**** DATASET RECORDS

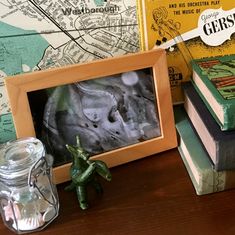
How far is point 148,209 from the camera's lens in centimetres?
50

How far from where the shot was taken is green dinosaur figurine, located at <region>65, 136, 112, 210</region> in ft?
1.59

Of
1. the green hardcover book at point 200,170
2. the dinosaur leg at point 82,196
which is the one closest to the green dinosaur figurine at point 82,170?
the dinosaur leg at point 82,196

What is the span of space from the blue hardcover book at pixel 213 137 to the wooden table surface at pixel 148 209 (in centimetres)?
6


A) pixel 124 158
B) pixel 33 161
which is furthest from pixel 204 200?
pixel 33 161

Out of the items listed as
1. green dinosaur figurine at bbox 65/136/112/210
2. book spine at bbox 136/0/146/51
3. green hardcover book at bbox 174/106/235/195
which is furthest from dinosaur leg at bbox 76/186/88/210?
book spine at bbox 136/0/146/51

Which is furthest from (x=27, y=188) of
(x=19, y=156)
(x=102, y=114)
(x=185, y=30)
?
(x=185, y=30)

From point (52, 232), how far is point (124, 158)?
0.18 m

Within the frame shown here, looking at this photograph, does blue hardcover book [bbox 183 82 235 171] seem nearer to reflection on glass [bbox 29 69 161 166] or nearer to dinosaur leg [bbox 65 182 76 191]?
reflection on glass [bbox 29 69 161 166]

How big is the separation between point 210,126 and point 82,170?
0.67ft

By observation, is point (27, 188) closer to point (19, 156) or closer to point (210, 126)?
point (19, 156)

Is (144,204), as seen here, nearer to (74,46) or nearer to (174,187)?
(174,187)

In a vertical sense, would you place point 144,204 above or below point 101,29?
below

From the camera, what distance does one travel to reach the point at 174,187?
540mm

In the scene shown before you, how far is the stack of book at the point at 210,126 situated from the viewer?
49 centimetres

********

▶ **STATED PROBLEM**
Arrange the items from the line containing "By observation, is" through the end of the items as a two-column CSV with the headers item and answer, one row per item. Put the item's text and its answer each in a single quoted field, with any line breaks replaced by spaces.

▶ **REPLY TO THE EXERCISE**
item,answer
"By observation, is point (27, 188) closer to point (19, 156) or closer to point (210, 126)?","point (19, 156)"
"Is (144,204), as seen here, nearer to (74,46) or nearer to (174,187)?","(174,187)"
"In a vertical sense, would you place point 144,204 above or below point 101,29?","below"
"From the camera, what distance does one travel to reach the point at 174,187?","540mm"
"In the scene shown before you, how far is the stack of book at the point at 210,126 situated from the viewer?","49 centimetres"